| ОБЯЗАТЕЛЬНЫЕ ЗАДАНИЯ |
a) За какой срок была написана «Карантинная» симфония, судя по тексту о ней?
b) Изложите текст о «Карантинной» симфонии в двух предложениях.
c) Выпишите из текста о «Карантинной» симфонии фрагмент, начиная со слов «Когда тема коронавируса» и заканчивая словами «лице – Александр Чайковский.».

| ФРАГМЕНТ ТЕКСТА |
------------

Когда тема коронавируса плотно заполнила вокруг все информационное и жизненное пространство, появилось предчувствие, что сейчас печальная «модная» тема начнет эксплуатироваться творцами, и театральные сцены заполнят персонажи в масках, перчатках и прочие атрибуты этого смутного времени. Меньше всего я ожидала, что симфонию с названием «Карантинная» напишет композитор, отличающийся позитивным мироощущением, с неизменной обаятельной улыбкой на лице – Александр Чайковский.
Как оказалось, первым импульсом для появления Седьмой («Карантинной») симфонии было типично музыкантское суеверие, связанное с цифрой 6. Известно, что шестой и, увы, последней, оказалась симфония великого однофамильца композитора – Петра Ильича Чайковского, написанная во время эпидемии холеры. После завершения Александром Владимировичем Шестой симфонии кто-то из коллег в разговоре пошутил: «Срочно начинай писать седьмую симфонию!»
«Карантинная» зародилась в апреле, в самый разгар эпидемии, и была закончена очень быстро, за три недели. Александр Владимирович рассказывает: «Я писал ее совершенно серьезно. Первая часть – это проявление и наступление чего-то неосязаемого. Почему-то у меня возникла ассоциация с Седьмой симфонией (“Ленинградской”) Шостаковича: тоже нашествие. Только там нашествие фашистов, а здесь –вируса. Враг нам непонятный, неизведанный, но страшный. А вторая часть – ситуация, которую я представлял, но никак не мог предположить, что окажусь в ней сам. Сейчас, когда слушаю эпизод во второй части, где виолончель тянет длинный звук и звучит чаймс, вдруг вспоминаю, как что-то очень похожее я слышал, находясь в реанимации. Это мистическое, действительно потустороннее чувство еще больше меня убеждает в том, что, заболев, я получил своеобразное наказание за эту симфонию от высших сил…»

------------

| ПЕРЕЧЕНЬ МАТЕРИАЛОВ |
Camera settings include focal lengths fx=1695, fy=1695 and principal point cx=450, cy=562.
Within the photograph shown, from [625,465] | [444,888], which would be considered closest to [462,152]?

------------

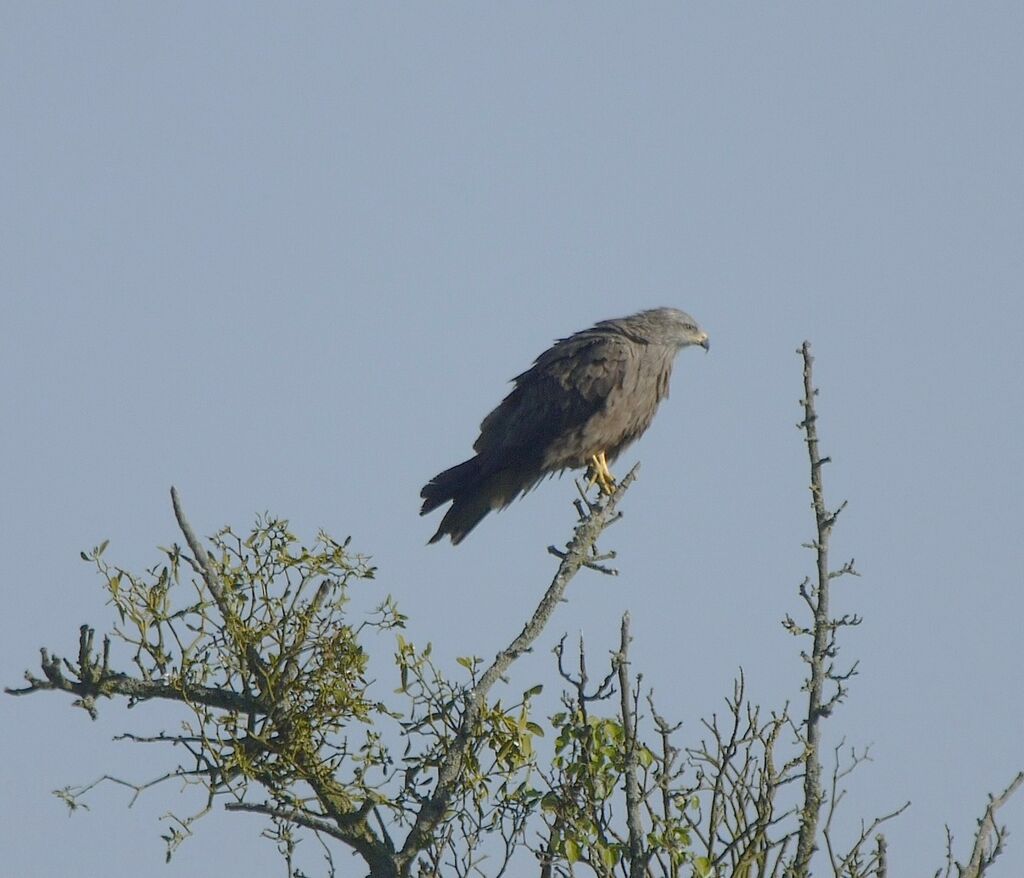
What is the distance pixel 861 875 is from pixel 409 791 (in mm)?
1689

------------

| ОТВЕТЫ К ЗАДАНИЯМ |
a) За три недели.

b) Седьмую («Карантинную») симфонию Александр Чайковский написал за три недели в апреле, в разгар эпидемии, а первым импульсом к ней стало музыкантское суеверие, связанное с цифрой 6. По словам композитора, первая часть изображает наступление чего-то неосязаемого и напоминает ему «Ленинградскую» симфонию Шостаковича, а эпизод второй части похож на то, что он слышал в реанимации.

c)
Когда тема коронавируса плотно заполнила вокруг все информационное и жизненное пространство, появилось предчувствие, что сейчас печальная «модная» тема начнет эксплуатироваться творцами, и театральные сцены заполнят персонажи в масках, перчатках и прочие атрибуты этого смутного времени. Меньше всего я ожидала, что симфонию с названием «Карантинная» напишет композитор, отличающийся позитивным мироощущением, с неизменной обаятельной улыбкой на лице – Александр Чайковский.